Raw data ->
··········
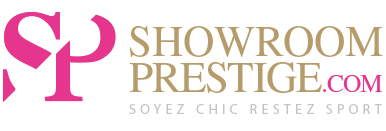 Showroom Prestige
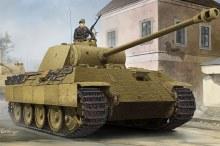 1:35 Scale German Sd.Kfz.171 PzKpfw Ausf A w/ Zimmerit - HB84506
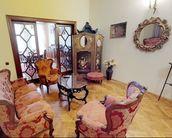Casa de vanzare, Brașov (judet), Strada Castelului - Foto 4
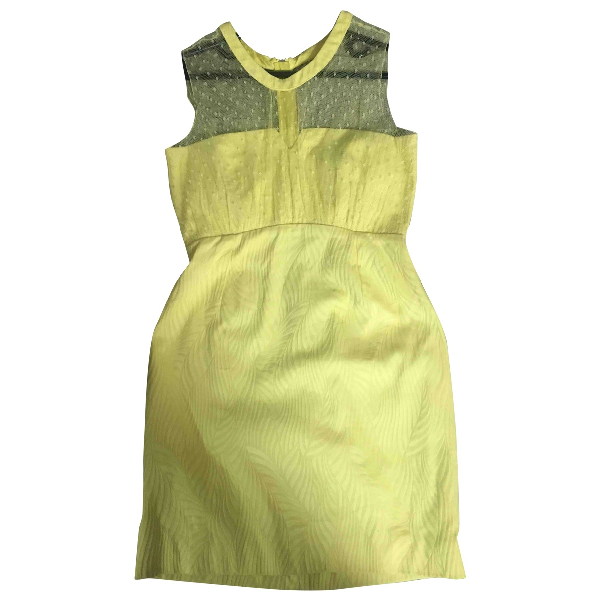 The Kooples Yellow Cotton Dress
··········
What to work on -> In transcribing the listing, keep each word as it is and drop the pictures.

Exercise output ->
 Showroom Prestige
 1:35 Scale German Sd.Kfz.171 PzKpfw Ausf A w/ Zimmerit - HB84506
Casa de vanzare, Brașov (judet), Strada Castelului - Foto 4
 The Kooples Yellow Cotton Dress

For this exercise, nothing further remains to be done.